==== TEXTE À EXAMINER ====
Intervention de Djamila Sonzogni
Monsieur le Président, mes cher-e-s collègues,
Si, comme vous l’écrivez dans votre rapport, les entreprises de l’économie sociale et solidaire
résistent mieux à la crise, ce qui est normal puisqu’il n’y a pas d’actionnaires à nourrir, les
bénéfices étant reversés pour une grande partie dans la structure, elles commencent elles
aussi à être touchées et de plus en plus d’associations sont en difficulté.
Je tiens à rappeler que l’ESS, c’est 10% des salariés en Alsace et que c’est une branche à part
entière de l’économie et pas seulement un bidule pour aider les pauvres ! Nous ne pouvons que reconnaître l’avancée sur cette question depuis la création de la commission et depuis l’adoption de la stratégie régionale en faveur de l’ESS, il y a tout juste un an.
Beaucoup d’outils ont été mis en place, beaucoup de mesures existantes ont été renforcées.
====
→ À VOUS: Pouvez-vous rédiger la suite de l'intervention sur l'économie sociale et solidaire en Alsace, à partir de sa dernière phrase ?
==== INFORMATIONS FOURNIES ====
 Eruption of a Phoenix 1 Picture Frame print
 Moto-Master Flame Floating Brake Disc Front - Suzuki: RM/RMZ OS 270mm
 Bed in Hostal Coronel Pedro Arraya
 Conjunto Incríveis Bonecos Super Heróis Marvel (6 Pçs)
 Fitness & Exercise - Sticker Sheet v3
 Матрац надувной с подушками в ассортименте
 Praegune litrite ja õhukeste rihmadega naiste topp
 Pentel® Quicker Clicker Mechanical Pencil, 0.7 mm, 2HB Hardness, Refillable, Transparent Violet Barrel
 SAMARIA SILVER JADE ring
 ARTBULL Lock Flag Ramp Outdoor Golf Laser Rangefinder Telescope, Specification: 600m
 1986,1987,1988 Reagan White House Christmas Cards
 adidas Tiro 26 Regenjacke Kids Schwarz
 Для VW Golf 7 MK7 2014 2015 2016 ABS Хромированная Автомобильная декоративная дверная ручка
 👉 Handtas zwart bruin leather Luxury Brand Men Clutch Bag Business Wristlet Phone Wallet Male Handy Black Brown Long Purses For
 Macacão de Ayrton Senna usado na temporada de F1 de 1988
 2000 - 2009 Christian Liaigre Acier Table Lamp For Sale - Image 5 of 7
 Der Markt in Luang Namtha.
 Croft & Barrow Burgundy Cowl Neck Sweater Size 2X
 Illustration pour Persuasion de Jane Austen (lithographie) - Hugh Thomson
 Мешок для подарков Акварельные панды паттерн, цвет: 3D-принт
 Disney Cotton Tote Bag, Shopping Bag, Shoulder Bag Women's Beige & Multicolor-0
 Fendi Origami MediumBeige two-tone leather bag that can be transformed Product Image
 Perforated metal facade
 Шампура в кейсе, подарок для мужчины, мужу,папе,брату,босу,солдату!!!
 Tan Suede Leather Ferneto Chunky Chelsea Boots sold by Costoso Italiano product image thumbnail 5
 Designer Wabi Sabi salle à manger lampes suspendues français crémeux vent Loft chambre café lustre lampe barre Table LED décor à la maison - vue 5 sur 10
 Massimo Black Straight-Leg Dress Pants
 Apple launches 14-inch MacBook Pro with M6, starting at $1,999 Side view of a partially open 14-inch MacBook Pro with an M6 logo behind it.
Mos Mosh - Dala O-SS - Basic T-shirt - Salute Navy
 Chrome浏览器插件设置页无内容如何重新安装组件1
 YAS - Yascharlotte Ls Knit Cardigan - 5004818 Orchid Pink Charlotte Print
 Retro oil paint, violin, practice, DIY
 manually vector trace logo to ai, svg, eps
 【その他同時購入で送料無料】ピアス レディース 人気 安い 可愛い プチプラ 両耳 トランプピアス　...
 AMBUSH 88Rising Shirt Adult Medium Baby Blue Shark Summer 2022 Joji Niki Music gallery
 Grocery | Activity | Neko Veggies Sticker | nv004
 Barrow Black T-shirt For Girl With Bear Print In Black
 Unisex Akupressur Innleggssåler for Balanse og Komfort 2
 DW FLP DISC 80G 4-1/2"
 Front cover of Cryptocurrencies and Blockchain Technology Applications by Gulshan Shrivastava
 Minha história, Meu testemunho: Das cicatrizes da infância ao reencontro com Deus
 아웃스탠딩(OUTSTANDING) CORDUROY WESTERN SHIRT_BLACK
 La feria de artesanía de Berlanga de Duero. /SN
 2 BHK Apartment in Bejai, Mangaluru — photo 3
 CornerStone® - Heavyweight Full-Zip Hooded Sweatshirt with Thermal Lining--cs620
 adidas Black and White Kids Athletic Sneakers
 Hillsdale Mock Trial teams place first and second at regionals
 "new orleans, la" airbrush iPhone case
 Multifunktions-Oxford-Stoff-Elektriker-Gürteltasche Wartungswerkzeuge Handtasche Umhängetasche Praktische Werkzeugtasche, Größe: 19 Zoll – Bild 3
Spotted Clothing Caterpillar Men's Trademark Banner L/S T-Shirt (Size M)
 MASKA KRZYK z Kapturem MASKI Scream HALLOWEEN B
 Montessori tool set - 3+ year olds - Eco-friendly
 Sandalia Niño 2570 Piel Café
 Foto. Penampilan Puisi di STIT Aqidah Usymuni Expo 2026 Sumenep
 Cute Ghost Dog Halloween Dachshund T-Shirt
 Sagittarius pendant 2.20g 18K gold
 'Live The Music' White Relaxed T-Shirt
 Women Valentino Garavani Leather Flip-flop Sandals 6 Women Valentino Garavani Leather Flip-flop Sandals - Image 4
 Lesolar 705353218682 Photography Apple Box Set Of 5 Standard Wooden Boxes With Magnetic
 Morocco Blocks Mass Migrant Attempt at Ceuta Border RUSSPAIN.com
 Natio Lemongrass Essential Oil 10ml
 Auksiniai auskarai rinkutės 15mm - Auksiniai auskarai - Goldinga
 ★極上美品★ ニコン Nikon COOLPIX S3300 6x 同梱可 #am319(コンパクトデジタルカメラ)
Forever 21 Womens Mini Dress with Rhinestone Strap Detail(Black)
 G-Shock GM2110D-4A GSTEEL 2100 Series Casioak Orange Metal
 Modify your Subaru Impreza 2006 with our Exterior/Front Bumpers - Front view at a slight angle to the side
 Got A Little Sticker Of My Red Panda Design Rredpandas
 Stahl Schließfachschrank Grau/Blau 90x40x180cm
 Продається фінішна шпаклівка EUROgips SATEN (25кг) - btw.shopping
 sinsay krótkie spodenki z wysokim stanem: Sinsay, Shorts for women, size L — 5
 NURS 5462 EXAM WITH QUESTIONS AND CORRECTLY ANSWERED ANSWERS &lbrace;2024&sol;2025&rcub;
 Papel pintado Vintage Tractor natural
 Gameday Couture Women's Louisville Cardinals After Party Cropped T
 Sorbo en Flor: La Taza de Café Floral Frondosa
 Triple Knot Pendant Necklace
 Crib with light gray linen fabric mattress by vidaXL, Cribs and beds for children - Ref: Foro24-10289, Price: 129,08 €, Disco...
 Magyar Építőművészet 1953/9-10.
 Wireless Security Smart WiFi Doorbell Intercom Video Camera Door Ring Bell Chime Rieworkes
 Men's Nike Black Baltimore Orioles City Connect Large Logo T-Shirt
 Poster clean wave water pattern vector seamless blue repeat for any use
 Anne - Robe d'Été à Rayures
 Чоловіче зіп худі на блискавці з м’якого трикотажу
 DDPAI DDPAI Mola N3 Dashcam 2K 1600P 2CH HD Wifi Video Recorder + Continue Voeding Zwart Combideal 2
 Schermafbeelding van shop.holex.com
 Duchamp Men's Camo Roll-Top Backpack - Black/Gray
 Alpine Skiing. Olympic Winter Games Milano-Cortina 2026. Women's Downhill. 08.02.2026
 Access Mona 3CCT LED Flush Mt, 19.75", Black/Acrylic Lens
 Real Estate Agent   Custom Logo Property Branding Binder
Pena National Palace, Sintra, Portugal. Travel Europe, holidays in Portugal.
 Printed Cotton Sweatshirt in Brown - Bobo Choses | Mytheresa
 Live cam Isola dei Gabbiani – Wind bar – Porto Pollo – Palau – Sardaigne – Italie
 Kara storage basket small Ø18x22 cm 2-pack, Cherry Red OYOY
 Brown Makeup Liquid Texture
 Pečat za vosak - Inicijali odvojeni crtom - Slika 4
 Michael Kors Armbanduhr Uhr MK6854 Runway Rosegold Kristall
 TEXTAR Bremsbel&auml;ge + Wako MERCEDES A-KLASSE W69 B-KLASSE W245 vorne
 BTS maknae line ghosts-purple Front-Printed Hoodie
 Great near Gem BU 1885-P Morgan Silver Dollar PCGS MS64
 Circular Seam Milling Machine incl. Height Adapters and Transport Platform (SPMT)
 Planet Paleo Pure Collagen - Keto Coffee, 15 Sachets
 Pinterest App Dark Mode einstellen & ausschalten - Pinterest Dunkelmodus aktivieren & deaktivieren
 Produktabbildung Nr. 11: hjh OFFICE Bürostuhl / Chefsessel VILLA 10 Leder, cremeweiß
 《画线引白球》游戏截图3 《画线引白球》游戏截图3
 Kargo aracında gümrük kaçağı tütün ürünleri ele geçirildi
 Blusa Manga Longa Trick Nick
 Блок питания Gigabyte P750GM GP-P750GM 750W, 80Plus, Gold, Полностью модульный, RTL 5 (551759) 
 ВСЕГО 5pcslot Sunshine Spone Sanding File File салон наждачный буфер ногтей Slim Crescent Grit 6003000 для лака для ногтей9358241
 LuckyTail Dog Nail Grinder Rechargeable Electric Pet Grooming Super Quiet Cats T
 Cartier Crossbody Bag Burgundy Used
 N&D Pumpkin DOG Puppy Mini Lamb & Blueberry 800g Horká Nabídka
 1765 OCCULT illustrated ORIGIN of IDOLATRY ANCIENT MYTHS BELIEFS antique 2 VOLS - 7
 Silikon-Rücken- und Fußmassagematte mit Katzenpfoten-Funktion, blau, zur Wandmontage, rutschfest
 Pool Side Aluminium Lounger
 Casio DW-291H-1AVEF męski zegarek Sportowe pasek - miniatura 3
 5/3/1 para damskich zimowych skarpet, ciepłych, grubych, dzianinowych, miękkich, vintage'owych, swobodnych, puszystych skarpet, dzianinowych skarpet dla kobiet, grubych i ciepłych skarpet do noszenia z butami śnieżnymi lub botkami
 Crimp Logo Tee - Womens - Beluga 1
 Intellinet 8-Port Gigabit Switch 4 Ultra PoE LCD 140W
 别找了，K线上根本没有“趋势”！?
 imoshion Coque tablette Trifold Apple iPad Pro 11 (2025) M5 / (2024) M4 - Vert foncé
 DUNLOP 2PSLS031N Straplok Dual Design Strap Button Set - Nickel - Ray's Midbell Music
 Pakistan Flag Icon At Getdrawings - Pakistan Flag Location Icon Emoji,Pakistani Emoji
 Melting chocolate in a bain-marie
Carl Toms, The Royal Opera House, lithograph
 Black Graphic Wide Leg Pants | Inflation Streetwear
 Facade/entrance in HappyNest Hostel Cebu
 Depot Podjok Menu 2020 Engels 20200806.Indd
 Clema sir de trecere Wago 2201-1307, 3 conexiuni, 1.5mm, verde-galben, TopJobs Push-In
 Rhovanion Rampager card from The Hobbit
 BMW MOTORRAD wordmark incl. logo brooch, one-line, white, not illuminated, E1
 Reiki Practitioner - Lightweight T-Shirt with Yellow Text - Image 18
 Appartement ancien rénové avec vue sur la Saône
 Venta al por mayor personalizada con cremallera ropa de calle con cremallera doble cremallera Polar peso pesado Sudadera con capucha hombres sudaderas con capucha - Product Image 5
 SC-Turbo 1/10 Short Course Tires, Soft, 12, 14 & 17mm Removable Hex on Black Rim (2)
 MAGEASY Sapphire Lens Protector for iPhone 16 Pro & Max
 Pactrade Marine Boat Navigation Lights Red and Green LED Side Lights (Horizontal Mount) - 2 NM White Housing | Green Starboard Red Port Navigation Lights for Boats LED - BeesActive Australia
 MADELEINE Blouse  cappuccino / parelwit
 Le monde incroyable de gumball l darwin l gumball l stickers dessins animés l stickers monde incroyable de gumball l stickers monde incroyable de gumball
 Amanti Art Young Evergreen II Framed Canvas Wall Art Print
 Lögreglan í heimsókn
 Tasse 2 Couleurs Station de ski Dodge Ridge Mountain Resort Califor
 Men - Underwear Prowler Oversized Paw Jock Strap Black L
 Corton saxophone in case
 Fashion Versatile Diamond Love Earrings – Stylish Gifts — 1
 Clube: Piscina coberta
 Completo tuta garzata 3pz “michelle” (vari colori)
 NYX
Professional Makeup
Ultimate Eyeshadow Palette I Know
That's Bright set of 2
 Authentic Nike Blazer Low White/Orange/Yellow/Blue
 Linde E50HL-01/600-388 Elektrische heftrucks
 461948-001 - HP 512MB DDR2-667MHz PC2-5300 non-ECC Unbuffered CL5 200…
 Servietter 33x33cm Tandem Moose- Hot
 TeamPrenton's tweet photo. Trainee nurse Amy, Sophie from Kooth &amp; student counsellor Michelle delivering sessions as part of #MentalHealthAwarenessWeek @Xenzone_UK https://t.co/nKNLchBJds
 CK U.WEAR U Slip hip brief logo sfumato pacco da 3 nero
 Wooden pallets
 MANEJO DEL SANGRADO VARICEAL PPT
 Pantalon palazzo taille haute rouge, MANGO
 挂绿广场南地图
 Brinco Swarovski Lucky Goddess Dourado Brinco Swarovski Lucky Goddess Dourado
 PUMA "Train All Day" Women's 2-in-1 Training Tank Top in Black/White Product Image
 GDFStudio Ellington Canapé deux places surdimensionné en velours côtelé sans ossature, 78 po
====
→ ZONE DE RÉPONSE:
Il faut maintenant franchir un nouveau cap et mettre en oeuvre un vrai programme pour
l’ESS, notamment les nouveaux projets présentés dans ce budget.
Mais il faudrait définir des priorités, être plus ambitieux, plus dynamique et ne pas mettre
tout sur le même plan comme ce rapport le laisse apparaître.
Le volet prioritaire c’est le volet économique de l’ESS.
La reprise des entreprises par les salariés sous forme de coopérative… Même si c’est pris en
compte et que des choses se mettent en place c’est trop long, trop intimiste…
Il y a urgence.
Ces entreprises dont les patrons vont être la retraite et qui vont fermer faute de repreneur, il
faut aller les voir une par une pour étudier cette possibilité… et accompagner les salariés
actuels par une aide financière leur permettant d’apporter une partie du capital initial de la
future SCOP. Les entreprises en difficulté, il faut aussi aller les voir et étudier si une reprise en
coopérative par les salariés est possible… Il faut faire connaître ce dispositif à tous ceux qui
créent leur entreprise.
Il faut aussi être plus offensif pour développer et faire connaître les Coopératives d’Activité
et d’Emploi.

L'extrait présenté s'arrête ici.